When finished discard the last r - w characters of the string.

Example in C:

void remove_whitespace(char* s) {
    char* r = s;
    char* w = s;

    while (*r) {
        if (!std::isspace(*r)) *w++ = *r;
        ++r;
    }

    *w = 0;
}

There are 2 good ways to improve your answer in Java:

1) There are other whitespace characters besides ' ', and you have to check for them all. Use Character.isWhitespace() or (if you're old like me) <= ' '.

2) You should hold off on making the StringBuilder until you actually see a whitespace character. If you get to the end without one, just return the original string.

Most people in Java would do this with a regex search and replace, but if you have to write a utility function for it, it's better to do it this way (after these improvements), because it will be more efficient.

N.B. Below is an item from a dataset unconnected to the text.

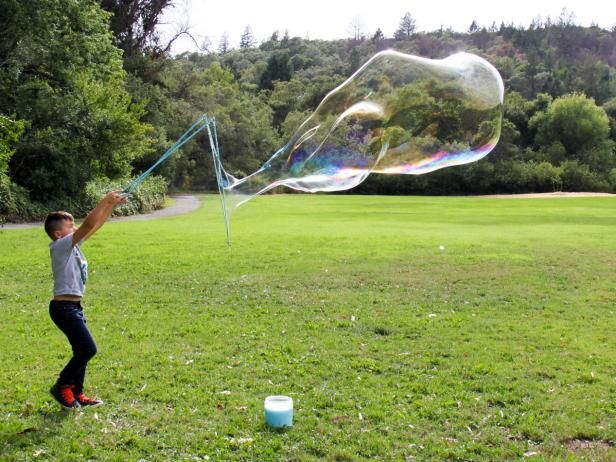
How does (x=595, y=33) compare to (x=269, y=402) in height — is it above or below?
above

If the interviewer then asks you for constant space, then the best response is to explain that strings are immutable in Java, so you will have to make an overload of the method that takes a StringBuilder argument that it will then modify. There are ways to do this in other popular languages like C++ and C (orlp's answer), but they are all equivalent to taking a mutable StringBuilder, so there's no need to switch languages.

Was the question in the interview "from a given String" (literally meaning you had to use String str as input), or did you just assume you had to use a String object instead of eg a char[] or StringBuilder .

With String it wouldn't work. As soon as you use something like str.toCharArray() , you would allocate new memory of at least the same length as str . And you can't modify the characters in str , as was already mentioned several times.